#### [OPIS ZADANIA]
Przepisz dokładnie wszystkie wiersze poniższego wykazu.

#### [WYKAZ DANYCH]

◆ ◆ ◆ ◆ ◆ ◆ ◆

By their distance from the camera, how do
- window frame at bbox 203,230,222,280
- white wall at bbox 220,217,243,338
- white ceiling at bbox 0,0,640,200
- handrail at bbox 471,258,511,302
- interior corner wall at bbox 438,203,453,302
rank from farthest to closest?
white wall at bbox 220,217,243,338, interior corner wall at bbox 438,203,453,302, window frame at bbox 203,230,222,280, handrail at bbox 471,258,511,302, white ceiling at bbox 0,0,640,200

◆ ◆ ◆ ◆ ◆ ◆ ◆

#### [ROZWIĄZANIE ZADANIA]
By their distance from the camera, how do
- window frame at bbox 203,230,222,280
- white wall at bbox 220,217,243,338
- white ceiling at bbox 0,0,640,200
- handrail at bbox 471,258,511,302
- interior corner wall at bbox 438,203,453,302
rank from farthest to closest?
white wall at bbox 220,217,243,338, interior corner wall at bbox 438,203,453,302, window frame at bbox 203,230,222,280, handrail at bbox 471,258,511,302, white ceiling at bbox 0,0,640,200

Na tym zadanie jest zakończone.